(RECORDS FOR PROCESSING)

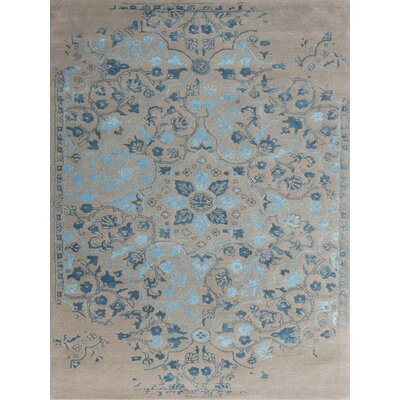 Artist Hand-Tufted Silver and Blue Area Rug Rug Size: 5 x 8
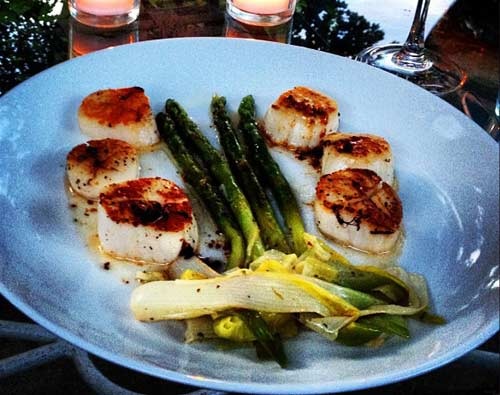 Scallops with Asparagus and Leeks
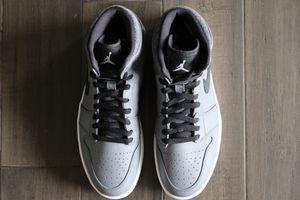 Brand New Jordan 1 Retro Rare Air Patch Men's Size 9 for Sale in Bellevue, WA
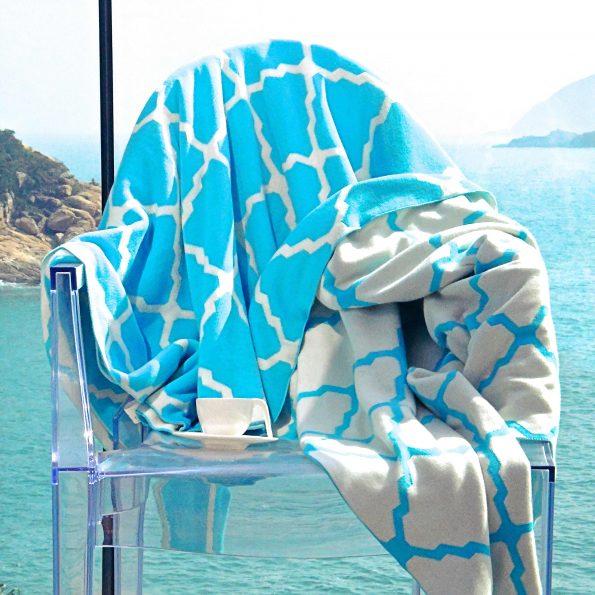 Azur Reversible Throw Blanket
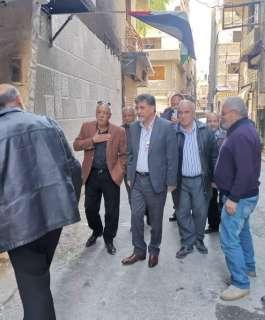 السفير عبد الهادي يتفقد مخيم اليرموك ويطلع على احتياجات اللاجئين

(End RECORDS FOR PROCESSING)

EXERCISE BRIEF:
Transcribe all the records above word for word, without their images.

SOLUTION:
 Artist Hand-Tufted Silver and Blue Area Rug Rug Size: 5 x 8
 Scallops with Asparagus and Leeks
 Brand New Jordan 1 Retro Rare Air Patch Men's Size 9 for Sale in Bellevue, WA
 Azur Reversible Throw Blanket
 السفير عبد الهادي يتفقد مخيم اليرموك ويطلع على احتياجات اللاجئين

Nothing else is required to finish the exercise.